Contrairement à PARLe, cette plateforme ne possède aucun mécanisme lui permettant d’incorporer un médiateur dans la négociation en ligne, sur une base volontaire ou automatique, pour faciliter la négociation menant à une résolution. Cependant, une page du site Web de la version anglaise BidSettle énumère les huit avantages d’une médiation, le huitième précisant que le règlement des différends en ligne peut être utilisé en parallèle avec la médiation :
« (8) Enfin, la médiation peut être utilisée en parallèle avec d’autres outils technologiques comme la négociation en ligne, communément appelé le Règlement des conflits en ligne (RCL). Ces outils pourraient vous permettre de régler vos différends avant même de considérer la médiation ou après l’avoir amorcée. » [TRADUCTION]
Ceci étant dit, le service juridique en ligne OnRègle (mais non sa version anglaise BidSettle) offre la plateforme d’arbitrage « Tribunal en ligne » au coût de 500 $ par partie. Comme pour le modèle de négociation directe, les parties téléversent tous les renseignements concernant le différend en ligne. Une visioconférence en présence de l’arbitre est ensuite organisée et une courte décision d’au plus 15 lignes est transmise aux parties 5 jours plus tard. Le service OnRègle promet que le processus prend au plus 30 jours.

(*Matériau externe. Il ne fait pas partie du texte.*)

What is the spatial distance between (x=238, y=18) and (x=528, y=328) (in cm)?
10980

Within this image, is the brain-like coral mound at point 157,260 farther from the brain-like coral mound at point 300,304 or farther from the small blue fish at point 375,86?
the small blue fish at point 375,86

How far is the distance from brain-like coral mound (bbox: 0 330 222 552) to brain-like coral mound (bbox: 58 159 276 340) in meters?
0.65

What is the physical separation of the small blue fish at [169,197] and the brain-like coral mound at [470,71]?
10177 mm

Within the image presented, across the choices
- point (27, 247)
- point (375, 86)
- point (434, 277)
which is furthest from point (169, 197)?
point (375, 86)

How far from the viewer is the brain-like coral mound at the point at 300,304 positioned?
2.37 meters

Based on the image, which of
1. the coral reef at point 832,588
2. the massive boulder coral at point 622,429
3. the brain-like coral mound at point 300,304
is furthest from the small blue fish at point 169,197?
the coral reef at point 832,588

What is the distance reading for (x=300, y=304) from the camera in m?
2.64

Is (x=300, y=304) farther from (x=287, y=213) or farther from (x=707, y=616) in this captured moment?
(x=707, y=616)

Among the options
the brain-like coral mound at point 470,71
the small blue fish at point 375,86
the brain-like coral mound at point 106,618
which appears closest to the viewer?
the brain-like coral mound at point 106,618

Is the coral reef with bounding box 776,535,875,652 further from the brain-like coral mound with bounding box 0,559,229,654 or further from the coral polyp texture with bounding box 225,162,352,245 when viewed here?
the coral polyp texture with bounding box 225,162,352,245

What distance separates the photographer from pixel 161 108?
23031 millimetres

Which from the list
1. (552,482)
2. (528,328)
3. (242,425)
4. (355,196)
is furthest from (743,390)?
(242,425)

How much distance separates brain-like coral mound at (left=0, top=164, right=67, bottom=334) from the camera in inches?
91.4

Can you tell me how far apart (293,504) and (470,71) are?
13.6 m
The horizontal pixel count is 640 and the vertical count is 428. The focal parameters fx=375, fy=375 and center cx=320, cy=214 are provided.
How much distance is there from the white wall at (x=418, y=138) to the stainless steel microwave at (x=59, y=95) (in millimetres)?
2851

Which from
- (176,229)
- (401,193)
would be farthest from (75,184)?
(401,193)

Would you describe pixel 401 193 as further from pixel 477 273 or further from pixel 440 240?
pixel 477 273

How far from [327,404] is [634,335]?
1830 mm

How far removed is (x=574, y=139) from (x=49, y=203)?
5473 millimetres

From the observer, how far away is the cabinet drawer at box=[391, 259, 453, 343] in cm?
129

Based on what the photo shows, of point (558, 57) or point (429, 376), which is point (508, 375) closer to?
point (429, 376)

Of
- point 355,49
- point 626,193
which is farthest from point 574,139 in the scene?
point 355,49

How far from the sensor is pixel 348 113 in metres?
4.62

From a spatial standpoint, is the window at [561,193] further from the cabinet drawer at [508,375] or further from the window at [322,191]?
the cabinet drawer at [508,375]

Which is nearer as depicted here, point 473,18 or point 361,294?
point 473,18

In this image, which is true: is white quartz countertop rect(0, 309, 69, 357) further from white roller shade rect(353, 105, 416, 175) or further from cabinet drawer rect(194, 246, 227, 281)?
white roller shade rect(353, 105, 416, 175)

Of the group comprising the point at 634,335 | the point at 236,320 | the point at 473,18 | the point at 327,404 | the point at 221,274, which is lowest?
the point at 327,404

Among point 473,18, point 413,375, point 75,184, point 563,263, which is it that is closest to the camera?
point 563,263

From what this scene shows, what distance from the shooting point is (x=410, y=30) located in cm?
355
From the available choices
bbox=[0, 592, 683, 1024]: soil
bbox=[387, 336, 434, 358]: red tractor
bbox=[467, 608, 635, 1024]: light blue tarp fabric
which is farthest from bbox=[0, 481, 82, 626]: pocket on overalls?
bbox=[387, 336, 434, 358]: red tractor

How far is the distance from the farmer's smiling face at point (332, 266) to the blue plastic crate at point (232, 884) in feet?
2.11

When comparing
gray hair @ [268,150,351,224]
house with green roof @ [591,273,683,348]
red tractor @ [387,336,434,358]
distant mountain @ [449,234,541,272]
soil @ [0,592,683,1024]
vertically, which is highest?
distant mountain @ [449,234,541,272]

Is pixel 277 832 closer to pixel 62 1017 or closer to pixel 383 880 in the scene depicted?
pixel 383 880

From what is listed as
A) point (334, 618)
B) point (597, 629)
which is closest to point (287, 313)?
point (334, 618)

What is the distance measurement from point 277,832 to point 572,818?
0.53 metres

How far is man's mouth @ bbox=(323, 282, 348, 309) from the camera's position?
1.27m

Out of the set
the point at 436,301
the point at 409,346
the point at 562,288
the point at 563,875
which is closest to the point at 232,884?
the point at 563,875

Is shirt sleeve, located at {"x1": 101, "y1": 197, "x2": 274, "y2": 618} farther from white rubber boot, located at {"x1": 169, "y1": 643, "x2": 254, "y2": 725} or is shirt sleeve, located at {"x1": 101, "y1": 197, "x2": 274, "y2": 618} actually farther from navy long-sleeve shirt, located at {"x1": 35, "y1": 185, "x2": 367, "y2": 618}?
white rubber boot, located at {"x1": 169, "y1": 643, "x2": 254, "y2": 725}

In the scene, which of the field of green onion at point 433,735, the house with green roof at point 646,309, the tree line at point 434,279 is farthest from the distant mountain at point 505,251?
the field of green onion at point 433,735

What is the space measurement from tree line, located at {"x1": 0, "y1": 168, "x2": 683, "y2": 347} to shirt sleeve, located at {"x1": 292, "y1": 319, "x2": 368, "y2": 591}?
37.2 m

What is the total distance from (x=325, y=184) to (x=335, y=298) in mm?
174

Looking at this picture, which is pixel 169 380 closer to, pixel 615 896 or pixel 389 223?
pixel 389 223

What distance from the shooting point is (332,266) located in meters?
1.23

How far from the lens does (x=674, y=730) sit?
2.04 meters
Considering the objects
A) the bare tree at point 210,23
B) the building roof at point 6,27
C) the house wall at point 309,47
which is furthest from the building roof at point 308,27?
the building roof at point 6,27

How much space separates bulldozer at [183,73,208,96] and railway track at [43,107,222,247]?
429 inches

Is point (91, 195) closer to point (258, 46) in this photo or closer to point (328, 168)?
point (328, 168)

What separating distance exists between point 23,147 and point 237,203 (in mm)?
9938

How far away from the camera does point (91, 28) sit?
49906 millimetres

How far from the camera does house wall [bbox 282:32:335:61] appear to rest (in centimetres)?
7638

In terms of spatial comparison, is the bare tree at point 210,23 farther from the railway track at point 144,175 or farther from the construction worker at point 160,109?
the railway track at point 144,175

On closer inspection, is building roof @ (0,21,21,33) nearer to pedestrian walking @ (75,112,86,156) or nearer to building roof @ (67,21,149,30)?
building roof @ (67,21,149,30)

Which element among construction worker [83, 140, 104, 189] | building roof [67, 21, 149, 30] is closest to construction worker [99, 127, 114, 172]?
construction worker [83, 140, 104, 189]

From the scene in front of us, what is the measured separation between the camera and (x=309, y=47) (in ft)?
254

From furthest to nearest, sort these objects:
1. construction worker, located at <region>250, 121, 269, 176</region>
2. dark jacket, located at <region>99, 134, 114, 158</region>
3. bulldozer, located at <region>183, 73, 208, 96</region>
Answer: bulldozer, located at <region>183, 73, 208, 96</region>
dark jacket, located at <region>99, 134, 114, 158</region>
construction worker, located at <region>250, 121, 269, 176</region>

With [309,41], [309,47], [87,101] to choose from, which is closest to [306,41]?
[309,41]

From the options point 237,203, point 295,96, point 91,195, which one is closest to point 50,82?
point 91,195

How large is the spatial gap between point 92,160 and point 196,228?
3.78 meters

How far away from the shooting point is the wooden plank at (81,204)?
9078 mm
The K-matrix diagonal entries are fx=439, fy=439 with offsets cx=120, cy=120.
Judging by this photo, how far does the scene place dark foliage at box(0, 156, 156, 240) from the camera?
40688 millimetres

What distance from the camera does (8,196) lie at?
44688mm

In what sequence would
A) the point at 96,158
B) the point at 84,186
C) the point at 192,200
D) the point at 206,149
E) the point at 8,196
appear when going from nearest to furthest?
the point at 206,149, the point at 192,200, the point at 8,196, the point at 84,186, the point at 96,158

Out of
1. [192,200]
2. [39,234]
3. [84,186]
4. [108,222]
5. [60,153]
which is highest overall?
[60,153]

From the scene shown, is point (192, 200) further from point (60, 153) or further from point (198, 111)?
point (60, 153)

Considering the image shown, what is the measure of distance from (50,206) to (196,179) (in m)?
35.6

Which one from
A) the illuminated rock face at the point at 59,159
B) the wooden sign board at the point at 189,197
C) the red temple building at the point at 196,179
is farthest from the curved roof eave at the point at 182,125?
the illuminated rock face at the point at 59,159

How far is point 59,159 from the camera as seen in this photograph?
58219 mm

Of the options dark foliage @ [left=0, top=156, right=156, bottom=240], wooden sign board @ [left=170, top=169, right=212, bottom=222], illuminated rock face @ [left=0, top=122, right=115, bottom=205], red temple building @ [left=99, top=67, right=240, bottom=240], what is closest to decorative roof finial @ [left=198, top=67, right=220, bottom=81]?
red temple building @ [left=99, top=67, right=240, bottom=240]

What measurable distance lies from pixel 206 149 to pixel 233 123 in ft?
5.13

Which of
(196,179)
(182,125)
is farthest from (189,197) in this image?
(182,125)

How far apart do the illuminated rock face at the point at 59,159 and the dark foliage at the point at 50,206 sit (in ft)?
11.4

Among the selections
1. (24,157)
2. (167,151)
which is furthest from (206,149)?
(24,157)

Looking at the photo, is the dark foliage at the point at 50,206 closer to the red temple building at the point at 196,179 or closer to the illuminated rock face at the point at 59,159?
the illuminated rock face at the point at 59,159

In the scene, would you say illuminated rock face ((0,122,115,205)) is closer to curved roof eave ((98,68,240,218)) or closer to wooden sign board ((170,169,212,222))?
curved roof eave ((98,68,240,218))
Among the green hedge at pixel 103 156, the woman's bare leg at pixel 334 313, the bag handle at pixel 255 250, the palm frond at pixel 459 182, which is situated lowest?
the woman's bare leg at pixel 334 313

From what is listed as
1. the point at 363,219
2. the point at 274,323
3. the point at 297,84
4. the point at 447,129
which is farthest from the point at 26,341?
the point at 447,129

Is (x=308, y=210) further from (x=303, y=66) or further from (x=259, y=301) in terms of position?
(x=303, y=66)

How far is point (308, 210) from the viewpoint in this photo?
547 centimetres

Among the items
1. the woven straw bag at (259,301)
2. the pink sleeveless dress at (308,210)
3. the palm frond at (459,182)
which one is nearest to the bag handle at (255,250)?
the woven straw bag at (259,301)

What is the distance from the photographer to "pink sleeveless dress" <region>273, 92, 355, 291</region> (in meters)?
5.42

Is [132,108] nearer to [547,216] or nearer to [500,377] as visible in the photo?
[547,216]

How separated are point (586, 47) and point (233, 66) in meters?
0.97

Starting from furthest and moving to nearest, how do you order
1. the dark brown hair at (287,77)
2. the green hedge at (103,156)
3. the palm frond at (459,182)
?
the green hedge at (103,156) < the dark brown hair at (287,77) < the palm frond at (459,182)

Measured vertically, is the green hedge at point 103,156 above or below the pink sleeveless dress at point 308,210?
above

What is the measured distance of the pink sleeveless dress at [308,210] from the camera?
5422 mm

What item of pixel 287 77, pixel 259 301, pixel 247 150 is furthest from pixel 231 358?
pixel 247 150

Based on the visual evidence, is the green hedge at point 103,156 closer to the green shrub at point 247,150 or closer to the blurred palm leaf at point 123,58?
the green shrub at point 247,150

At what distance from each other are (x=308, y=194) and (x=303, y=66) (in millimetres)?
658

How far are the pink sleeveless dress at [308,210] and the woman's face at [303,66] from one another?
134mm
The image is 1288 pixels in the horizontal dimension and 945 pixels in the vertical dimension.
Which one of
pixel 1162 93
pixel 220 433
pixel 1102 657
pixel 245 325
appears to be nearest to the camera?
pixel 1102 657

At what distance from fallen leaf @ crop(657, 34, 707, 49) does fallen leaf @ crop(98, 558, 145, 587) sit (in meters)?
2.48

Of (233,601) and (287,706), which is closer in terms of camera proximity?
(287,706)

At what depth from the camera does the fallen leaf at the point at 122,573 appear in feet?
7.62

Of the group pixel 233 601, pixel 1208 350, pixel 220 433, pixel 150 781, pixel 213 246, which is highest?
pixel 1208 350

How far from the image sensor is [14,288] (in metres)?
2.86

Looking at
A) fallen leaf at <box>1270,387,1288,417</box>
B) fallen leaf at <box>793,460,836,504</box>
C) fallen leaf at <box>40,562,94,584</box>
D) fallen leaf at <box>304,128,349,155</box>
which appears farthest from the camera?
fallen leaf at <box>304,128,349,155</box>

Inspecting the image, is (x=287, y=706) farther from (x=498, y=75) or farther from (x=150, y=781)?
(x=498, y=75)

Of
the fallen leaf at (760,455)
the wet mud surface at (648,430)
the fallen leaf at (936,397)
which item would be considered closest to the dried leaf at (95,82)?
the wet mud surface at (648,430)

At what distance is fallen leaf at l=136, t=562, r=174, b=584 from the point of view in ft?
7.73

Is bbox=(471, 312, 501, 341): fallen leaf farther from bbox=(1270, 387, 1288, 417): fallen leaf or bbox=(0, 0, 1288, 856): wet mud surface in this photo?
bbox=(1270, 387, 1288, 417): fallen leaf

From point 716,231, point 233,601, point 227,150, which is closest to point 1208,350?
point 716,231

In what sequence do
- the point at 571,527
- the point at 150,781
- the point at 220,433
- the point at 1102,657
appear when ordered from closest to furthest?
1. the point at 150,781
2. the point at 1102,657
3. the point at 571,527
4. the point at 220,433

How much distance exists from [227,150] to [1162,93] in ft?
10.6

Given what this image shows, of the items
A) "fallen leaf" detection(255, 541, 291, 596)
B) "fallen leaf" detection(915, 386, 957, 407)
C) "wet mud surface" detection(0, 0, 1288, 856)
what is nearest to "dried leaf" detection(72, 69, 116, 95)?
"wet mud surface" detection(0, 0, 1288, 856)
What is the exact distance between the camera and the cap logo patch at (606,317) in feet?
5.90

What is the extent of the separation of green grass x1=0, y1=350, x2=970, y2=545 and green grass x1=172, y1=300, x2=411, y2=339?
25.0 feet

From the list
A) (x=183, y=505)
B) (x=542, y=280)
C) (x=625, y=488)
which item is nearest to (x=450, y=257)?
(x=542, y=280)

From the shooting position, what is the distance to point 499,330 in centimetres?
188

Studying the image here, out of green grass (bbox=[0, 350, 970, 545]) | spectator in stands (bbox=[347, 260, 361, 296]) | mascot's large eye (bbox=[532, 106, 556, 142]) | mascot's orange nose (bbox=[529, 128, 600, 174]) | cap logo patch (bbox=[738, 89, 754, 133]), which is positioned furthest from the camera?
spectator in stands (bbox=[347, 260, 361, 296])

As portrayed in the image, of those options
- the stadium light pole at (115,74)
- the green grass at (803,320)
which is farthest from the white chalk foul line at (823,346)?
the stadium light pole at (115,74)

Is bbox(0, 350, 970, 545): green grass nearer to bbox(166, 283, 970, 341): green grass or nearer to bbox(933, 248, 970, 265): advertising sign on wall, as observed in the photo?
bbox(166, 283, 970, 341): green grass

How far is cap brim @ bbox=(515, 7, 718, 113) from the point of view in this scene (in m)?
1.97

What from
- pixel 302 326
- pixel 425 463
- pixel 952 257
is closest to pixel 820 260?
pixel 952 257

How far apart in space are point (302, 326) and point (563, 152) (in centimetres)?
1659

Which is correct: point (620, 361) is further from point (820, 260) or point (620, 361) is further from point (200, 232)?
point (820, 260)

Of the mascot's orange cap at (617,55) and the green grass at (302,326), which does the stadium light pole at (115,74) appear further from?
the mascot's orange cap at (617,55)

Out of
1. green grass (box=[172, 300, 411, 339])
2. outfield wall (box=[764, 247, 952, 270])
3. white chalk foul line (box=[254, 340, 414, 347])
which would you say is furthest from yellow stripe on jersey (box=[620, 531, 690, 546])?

Bien qu’à ma connaissance, le règlement et la négociation des conflits en ligne n’ait jamais été utilisé au Québec pour, entre autres, les différends en matière de marques de commerce, l’OMPI l’utilise à l’échelle internationale depuis 5 ans.
eADR de l’OMPI
L’Organisation mondiale de la propriété intellectuelle (OMPI) offre un outil de « gestion des cas » en ligne, élaboré et administré par le Centre de l’OMPI. L’eADR de l’OMPI permet « aux parties ainsi qu’aux intermédiaires neutres (médiateurs, arbitres, et experts) dans un dossier eADR d’OMPI de consulter, partager et soumettre de façon sécurisée leurs communications électroniques sur une seule plateforme en ligne ». Selon l’OMPI, les parties ont utilisé ce service lancé en 2015 dans environ 30 % des cas d’arbitrage.
Pour ce qui est des réunions, les parties et les intermédiaires neutres peuvent convenir d’organiser des rencontres (ainsi que des auditions) à distance par l’entremise d’outils en ligne, notamment les solutions de visioconférence de l’OMPI, dont plusieurs sont recommandées par l’organisme.
L’avenir en ligne
La tendance de règlement des différends en ligne RAD décrite plus haut dans le texte, loin d’être un feu de paille de la COVID-19, est déjà bien connue et populaire. Si j’étais prophète ou prévisionniste, j’oserais avancer que, comme une marque célèbre qui gravit les grands immeubles, cette tendance évoluera à un rythme constant.